Diese werden jetzt vom Bundeseisenbahnvermögen auf die Wohnungsbaugesellschaften Eisenbahn übertragen. Das führt zunächst einmal zur Zahlung von Grunderwerbsteuern und Notargebühren. Dann müssen diese Wohnungsbaugesellschaften im Gegenzug noch in diesem Jahr 1,3 Milliarden DM bei Theo Waigel abliefern, und da sie das nicht aus der Portokasse bezahlen können, werden sie zu Banken gehen, um Kredite aufzunehmen.

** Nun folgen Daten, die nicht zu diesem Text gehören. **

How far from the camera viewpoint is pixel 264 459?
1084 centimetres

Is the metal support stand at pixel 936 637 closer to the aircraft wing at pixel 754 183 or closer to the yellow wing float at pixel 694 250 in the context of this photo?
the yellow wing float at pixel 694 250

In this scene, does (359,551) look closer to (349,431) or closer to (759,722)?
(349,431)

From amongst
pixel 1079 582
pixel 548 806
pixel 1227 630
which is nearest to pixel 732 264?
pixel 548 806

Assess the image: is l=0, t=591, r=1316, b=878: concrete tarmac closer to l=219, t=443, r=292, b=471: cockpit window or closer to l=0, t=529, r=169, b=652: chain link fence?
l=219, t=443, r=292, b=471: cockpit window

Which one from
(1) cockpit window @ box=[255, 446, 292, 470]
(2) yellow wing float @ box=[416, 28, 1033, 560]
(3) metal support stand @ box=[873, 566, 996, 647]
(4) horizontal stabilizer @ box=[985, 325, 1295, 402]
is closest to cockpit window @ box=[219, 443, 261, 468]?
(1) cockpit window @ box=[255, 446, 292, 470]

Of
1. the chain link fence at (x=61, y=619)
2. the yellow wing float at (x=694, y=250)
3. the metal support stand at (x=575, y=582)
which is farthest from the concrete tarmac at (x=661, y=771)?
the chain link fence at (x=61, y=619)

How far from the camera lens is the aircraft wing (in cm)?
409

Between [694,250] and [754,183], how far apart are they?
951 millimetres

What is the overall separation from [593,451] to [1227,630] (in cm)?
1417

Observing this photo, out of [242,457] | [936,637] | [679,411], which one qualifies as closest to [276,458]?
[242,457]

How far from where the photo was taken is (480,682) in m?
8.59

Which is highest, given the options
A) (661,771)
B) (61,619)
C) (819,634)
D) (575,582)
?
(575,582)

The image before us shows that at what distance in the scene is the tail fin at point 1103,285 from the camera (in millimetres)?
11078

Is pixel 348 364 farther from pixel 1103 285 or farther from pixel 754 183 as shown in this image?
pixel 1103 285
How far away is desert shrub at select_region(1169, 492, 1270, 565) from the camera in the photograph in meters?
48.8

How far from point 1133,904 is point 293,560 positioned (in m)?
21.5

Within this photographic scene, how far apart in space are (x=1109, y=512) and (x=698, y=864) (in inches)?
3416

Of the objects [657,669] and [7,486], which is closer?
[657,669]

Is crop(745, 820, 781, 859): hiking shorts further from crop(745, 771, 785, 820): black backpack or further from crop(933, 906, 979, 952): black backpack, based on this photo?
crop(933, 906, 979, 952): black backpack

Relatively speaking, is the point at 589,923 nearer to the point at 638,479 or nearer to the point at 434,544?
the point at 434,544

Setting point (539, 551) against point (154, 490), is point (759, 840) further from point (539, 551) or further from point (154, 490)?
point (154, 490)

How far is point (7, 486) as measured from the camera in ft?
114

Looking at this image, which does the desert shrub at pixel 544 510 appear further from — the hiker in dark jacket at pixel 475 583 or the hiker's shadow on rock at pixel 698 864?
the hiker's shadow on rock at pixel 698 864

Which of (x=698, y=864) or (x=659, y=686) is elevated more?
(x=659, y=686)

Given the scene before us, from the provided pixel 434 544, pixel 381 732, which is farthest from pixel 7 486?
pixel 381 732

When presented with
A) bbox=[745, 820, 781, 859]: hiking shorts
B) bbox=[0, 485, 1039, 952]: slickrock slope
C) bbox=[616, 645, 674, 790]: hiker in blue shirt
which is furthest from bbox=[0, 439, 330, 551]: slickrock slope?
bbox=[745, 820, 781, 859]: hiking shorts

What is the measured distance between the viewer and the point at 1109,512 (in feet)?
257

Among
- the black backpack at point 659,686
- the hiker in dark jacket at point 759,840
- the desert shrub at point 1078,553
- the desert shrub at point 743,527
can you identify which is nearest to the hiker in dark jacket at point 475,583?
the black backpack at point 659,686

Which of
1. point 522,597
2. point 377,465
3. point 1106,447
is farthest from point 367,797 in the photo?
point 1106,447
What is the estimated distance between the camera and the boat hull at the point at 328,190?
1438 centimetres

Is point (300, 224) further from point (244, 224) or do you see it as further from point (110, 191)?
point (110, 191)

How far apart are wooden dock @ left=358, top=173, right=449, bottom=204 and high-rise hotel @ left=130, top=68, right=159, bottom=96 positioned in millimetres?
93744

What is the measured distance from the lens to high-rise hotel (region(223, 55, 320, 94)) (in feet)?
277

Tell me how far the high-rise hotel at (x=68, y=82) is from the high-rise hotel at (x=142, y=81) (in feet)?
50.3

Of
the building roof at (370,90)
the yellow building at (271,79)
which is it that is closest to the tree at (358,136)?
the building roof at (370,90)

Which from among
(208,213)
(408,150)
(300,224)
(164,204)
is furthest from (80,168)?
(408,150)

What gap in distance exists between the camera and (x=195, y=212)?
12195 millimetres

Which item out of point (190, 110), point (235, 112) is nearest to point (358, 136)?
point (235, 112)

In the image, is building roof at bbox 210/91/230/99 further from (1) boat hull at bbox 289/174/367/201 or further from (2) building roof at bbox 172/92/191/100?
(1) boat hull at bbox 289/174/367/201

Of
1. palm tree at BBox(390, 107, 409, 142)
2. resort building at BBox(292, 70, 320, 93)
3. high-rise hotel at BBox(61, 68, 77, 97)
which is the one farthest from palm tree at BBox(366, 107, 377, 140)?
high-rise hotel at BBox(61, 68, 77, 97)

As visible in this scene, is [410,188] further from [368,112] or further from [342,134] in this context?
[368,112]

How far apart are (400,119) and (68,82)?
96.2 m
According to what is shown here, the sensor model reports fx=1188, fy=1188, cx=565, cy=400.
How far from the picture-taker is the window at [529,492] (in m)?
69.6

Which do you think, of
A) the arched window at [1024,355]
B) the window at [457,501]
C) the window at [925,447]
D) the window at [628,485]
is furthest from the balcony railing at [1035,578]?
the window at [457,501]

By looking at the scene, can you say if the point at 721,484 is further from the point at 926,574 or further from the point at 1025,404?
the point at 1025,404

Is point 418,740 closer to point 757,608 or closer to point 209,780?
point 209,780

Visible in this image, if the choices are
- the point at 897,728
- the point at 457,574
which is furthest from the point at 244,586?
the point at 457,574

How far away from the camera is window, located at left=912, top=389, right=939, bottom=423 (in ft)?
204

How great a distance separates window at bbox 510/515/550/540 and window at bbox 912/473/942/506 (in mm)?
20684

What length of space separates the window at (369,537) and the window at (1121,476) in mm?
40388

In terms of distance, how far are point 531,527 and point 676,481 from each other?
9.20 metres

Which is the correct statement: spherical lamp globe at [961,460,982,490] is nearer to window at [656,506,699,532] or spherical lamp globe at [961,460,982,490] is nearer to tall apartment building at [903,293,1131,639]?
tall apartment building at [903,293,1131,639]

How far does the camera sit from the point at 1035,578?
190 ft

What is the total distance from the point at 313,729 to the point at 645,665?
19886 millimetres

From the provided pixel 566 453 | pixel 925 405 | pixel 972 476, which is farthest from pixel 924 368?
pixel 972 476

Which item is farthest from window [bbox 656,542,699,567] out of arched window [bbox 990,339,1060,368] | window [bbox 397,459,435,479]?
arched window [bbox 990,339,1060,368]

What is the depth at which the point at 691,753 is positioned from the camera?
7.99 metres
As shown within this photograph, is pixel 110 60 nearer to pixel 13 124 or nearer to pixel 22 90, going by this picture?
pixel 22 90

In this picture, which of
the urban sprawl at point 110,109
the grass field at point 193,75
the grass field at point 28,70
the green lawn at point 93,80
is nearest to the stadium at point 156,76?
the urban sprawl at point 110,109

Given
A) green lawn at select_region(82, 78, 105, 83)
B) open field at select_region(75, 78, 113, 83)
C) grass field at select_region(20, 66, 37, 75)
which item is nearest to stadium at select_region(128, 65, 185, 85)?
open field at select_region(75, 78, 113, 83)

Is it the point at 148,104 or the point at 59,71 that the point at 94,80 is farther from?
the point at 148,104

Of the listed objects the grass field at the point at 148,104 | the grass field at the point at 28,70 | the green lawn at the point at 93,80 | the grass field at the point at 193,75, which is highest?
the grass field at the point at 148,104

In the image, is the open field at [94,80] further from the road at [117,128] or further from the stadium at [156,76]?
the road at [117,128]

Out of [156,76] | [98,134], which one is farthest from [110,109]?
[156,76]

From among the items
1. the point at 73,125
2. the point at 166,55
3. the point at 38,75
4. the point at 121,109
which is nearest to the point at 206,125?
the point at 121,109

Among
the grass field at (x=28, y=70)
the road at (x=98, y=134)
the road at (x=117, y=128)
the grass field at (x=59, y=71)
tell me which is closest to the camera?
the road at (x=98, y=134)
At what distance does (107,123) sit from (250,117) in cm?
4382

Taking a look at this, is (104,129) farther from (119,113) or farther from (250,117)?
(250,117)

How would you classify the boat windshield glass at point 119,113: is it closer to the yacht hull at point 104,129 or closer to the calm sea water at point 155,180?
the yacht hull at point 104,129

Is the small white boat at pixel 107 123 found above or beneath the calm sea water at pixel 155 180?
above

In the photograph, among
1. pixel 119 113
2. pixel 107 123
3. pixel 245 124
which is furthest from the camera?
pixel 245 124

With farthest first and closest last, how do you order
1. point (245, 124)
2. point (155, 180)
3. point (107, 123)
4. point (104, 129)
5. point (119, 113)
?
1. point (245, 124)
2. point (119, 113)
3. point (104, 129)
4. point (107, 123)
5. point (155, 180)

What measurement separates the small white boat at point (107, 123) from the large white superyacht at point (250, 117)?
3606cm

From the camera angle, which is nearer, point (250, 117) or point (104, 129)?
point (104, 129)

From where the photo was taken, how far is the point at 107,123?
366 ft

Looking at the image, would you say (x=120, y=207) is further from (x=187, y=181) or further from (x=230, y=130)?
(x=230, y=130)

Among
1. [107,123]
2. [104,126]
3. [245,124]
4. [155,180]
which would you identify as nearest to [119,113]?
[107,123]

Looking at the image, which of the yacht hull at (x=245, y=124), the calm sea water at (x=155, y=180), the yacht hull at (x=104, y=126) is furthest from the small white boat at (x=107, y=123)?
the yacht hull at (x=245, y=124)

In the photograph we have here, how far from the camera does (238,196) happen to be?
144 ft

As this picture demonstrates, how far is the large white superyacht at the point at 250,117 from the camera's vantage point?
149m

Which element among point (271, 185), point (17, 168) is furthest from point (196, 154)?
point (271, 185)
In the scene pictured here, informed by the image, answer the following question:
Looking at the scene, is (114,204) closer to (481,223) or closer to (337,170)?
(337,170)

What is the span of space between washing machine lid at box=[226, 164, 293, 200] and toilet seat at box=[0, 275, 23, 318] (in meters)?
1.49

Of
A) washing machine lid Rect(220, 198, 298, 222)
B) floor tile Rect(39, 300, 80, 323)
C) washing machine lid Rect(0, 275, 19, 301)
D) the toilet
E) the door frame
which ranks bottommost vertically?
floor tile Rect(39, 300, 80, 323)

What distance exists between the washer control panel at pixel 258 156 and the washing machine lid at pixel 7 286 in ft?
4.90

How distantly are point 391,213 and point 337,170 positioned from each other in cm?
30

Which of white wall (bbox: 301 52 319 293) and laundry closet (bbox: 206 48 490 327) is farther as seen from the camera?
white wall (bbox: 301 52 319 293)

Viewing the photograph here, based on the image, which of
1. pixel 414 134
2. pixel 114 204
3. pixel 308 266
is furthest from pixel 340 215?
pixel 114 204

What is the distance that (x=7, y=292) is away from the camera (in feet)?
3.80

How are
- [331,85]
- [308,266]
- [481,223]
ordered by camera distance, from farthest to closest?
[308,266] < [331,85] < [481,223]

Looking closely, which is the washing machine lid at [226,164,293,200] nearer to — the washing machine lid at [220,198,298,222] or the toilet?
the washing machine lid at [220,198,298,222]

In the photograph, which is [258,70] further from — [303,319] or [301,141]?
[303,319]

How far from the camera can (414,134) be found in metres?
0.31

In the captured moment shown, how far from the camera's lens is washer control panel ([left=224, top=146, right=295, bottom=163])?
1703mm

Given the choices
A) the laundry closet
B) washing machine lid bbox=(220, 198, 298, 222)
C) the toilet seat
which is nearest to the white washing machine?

Dafür entstehen allein im ersten halben Jahr rund 50 Millionen DM Zinsbelastung. Wenn es in diesem halben Jahr nicht gelingt, die Anteile an den Wohnungsbaugesellschaften zu veräußeren, führt das natürlich zu einer Wertminderung der Gesellschaften, weil sie dann ans Eingemachte gehen müssen.
Das heißt also, Sie sind mittlerweile so in Panik geraten, daß Sie das Tafelsilber völlig kopflos verscherbeln, und eine private Beraterfirma hat für diesen Unsinn noch Millionen zusätzlich erhalten. Das ist Finanzpolitik von der Hand in den Mund und hat mit vorausschauender Politik und mit Verantwortung nichts mehr zu tun.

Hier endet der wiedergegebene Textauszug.